I can’t say as I dug all of the music in “Punk the Capital,” but the energy of the crowds and bands is infectious. Performances often became participatory in which audiences members would crash the stage, or a singer might hand the microphone over to someone in the crowd to sing a few lines.
Newer bands came on the scene, doing something new or different that would shock even the bands started a couple years earlier. I was amused by the group Half Japanese, all bespectacled nerds, who seem barely acquainted with their instruments. But they’re clearly having a helluva time.
By the middle of the 1980s the punk movement had become something of a joke in pop culture, like the mohawked jerk blasting his boombox who gets sleeper-pinched by Spock in “Star Trek IV: The Voyage Home.” That’s how a lot of people saw punk: angry young men spitting at society, and inviting disdain in return. Later, tinges of white supremacy would become associated with skinhead haircuts and loud, angry music.

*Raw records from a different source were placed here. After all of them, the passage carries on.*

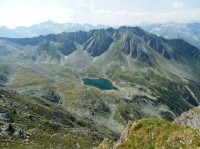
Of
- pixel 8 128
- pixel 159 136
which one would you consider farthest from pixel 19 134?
pixel 159 136

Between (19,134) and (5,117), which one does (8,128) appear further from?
(5,117)

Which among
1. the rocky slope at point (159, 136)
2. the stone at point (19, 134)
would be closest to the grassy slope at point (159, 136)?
the rocky slope at point (159, 136)

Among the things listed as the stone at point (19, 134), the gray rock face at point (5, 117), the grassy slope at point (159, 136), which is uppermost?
the grassy slope at point (159, 136)

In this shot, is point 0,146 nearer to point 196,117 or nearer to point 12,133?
point 12,133

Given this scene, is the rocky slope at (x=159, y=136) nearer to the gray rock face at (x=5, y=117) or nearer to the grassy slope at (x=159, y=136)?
the grassy slope at (x=159, y=136)

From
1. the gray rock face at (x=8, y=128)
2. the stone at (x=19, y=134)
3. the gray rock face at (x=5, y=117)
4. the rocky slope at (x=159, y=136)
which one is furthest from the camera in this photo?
the gray rock face at (x=5, y=117)

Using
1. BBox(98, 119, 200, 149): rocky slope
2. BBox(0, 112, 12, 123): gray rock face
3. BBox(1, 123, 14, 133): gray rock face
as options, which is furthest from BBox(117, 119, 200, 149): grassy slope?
BBox(0, 112, 12, 123): gray rock face

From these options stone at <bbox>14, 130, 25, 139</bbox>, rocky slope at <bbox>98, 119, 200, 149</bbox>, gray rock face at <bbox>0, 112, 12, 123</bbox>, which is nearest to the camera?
rocky slope at <bbox>98, 119, 200, 149</bbox>

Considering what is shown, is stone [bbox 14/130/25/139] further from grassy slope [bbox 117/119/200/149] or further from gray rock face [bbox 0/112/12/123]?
grassy slope [bbox 117/119/200/149]

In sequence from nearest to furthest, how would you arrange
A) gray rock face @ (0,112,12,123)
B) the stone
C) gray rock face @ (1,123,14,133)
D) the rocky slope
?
the rocky slope
the stone
gray rock face @ (1,123,14,133)
gray rock face @ (0,112,12,123)

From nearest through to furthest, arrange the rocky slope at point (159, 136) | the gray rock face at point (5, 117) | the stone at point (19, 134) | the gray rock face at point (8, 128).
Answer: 1. the rocky slope at point (159, 136)
2. the stone at point (19, 134)
3. the gray rock face at point (8, 128)
4. the gray rock face at point (5, 117)

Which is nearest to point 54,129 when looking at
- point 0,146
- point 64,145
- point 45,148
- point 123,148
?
point 64,145
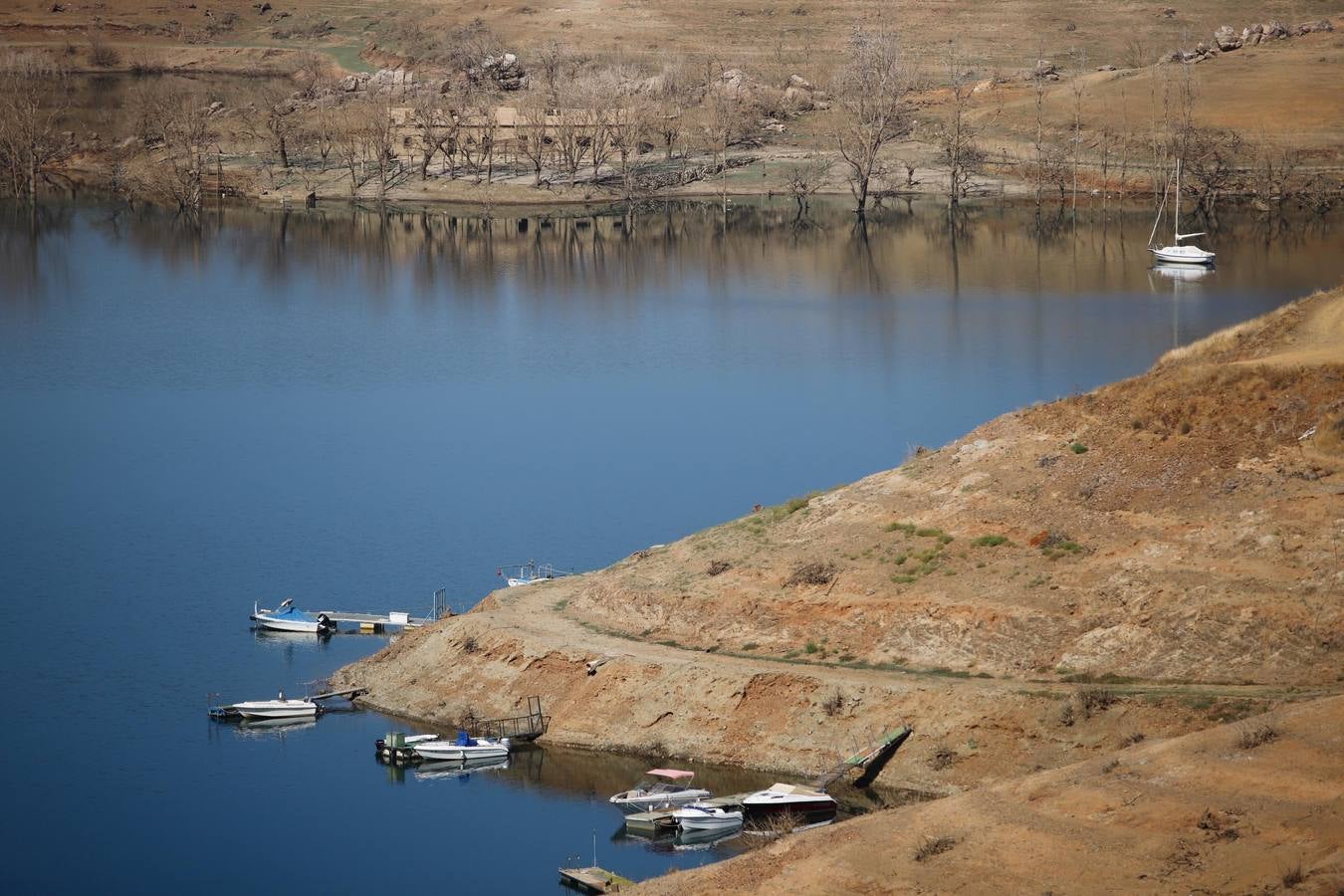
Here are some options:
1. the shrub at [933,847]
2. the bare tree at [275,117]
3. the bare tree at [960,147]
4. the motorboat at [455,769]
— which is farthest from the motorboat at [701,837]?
the bare tree at [275,117]

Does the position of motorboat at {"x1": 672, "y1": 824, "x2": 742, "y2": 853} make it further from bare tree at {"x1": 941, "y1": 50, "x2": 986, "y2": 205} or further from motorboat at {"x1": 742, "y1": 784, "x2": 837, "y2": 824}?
bare tree at {"x1": 941, "y1": 50, "x2": 986, "y2": 205}

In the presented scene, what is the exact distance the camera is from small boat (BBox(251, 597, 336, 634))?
49031mm

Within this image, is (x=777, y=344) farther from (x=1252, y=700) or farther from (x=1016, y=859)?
(x=1016, y=859)

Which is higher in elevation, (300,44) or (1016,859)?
(300,44)

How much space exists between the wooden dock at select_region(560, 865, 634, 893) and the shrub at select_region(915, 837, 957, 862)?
623 centimetres

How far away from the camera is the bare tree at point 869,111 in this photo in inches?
5157

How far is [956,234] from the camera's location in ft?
387

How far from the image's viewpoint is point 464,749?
1553 inches

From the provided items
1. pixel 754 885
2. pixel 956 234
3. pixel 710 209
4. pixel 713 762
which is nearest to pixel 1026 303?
pixel 956 234

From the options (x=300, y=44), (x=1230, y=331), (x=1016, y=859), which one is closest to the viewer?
(x=1016, y=859)

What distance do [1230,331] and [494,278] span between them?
193ft

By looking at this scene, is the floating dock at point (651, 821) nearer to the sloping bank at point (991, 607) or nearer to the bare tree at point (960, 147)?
the sloping bank at point (991, 607)

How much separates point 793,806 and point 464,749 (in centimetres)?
805

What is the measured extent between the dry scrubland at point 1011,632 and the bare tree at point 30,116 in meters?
103
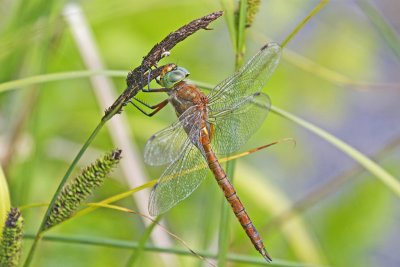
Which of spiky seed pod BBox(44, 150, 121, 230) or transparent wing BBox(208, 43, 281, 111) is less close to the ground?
transparent wing BBox(208, 43, 281, 111)

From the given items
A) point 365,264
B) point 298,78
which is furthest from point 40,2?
point 298,78

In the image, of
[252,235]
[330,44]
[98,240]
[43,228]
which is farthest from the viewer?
[330,44]

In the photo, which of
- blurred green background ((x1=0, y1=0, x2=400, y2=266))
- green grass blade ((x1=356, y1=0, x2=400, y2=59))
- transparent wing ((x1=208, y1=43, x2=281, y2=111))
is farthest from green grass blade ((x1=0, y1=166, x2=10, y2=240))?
green grass blade ((x1=356, y1=0, x2=400, y2=59))

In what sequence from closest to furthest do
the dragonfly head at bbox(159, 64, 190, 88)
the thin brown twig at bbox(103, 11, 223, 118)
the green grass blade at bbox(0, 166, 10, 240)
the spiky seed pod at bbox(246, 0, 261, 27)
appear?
1. the thin brown twig at bbox(103, 11, 223, 118)
2. the green grass blade at bbox(0, 166, 10, 240)
3. the spiky seed pod at bbox(246, 0, 261, 27)
4. the dragonfly head at bbox(159, 64, 190, 88)

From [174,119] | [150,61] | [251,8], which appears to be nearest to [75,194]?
[150,61]

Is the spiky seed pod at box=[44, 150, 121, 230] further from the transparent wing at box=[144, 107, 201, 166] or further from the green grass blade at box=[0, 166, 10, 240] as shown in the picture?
the transparent wing at box=[144, 107, 201, 166]

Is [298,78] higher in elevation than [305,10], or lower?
lower

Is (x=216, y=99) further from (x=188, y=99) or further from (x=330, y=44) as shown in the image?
(x=330, y=44)
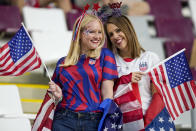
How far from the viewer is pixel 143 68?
298cm

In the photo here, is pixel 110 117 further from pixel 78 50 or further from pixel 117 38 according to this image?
pixel 117 38

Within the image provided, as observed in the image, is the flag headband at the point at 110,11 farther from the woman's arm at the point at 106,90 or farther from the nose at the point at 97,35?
the woman's arm at the point at 106,90

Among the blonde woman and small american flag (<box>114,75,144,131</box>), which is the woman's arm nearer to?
the blonde woman

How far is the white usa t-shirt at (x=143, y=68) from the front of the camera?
292 centimetres

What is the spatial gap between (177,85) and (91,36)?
76cm

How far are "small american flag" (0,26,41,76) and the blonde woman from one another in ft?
1.14

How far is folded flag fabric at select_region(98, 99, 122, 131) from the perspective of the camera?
8.50ft

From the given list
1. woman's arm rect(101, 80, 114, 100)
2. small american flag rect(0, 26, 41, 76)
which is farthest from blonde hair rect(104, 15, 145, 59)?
small american flag rect(0, 26, 41, 76)

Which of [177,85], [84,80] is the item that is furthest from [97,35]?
[177,85]

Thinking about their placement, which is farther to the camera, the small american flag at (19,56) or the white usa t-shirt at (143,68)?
the small american flag at (19,56)

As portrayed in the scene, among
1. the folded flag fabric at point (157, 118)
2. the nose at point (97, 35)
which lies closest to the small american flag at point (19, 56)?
the nose at point (97, 35)

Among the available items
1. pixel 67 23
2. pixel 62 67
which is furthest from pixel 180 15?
pixel 62 67

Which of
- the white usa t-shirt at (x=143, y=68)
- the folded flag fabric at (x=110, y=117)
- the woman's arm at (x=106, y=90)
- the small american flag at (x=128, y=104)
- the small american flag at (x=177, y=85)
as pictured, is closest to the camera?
the folded flag fabric at (x=110, y=117)

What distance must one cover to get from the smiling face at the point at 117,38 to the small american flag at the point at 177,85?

This lively doc shows a multi-varied music scene that embraced anger but wasn’t animated by it — it simply was another emotion to tap for energy. One of the Big Brains members, Daryl Jenifer, talks of all things how they were motivated by the concept of PMA — positive mental energy. They saw their music as a way to strive, accomplish anything they wanted and change the world.
One song by Minor Threat, “Straight Edge,” even kicked off a mini-movement within the punk world that stressed abstinence (or at least moderation) of booze, drugs and promiscuous sex. How delightfully weird to have a genre where adherents are dismissed as “punks” embracing the power of the individual mind over societal muck.
I can’t say that watching “Punk the D.C.” made me want to rush out and buy this music. (In part because you often can’t, since much of it was never professionally recorded.) But even if you don’t appreciate the hyper, clashing sounds, you can’t help but respect the bravura youth who found humanistic harmony in what others heard as cacophony.